Go through the records and copy each line where the string "this" occurs.
--- --- ---
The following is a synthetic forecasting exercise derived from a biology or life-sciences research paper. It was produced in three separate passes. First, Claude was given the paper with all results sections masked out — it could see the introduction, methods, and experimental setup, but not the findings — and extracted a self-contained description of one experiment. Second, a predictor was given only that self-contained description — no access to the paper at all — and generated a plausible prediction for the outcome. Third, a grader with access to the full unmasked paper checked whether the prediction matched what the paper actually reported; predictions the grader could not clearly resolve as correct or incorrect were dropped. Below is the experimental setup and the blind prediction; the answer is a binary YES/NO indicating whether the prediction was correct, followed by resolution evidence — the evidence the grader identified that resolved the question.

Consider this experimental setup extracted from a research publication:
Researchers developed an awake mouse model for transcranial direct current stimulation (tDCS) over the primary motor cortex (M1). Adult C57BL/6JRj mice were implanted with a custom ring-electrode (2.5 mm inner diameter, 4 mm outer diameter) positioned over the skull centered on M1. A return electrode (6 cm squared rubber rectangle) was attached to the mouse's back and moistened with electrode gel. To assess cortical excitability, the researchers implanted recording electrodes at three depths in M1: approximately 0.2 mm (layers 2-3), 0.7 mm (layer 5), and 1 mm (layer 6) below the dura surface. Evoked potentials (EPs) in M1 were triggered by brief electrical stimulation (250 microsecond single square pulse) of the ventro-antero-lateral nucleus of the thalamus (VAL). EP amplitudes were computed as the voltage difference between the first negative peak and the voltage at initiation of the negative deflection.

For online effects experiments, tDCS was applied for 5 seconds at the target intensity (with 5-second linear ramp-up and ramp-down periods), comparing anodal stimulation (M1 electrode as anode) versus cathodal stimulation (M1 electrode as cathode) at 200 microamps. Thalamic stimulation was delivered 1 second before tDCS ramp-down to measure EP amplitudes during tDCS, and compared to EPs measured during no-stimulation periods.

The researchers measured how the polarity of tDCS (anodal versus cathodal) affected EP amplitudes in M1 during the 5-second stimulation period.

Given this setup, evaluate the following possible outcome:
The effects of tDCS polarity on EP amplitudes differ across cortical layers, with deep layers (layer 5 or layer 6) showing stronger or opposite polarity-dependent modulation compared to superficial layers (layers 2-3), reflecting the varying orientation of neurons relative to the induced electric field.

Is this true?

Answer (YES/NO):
--- --- ---
### Task answer
Consider this experimental setup extracted from a research publication:
Given this setup, evaluate the following possible outcome:
Is this true?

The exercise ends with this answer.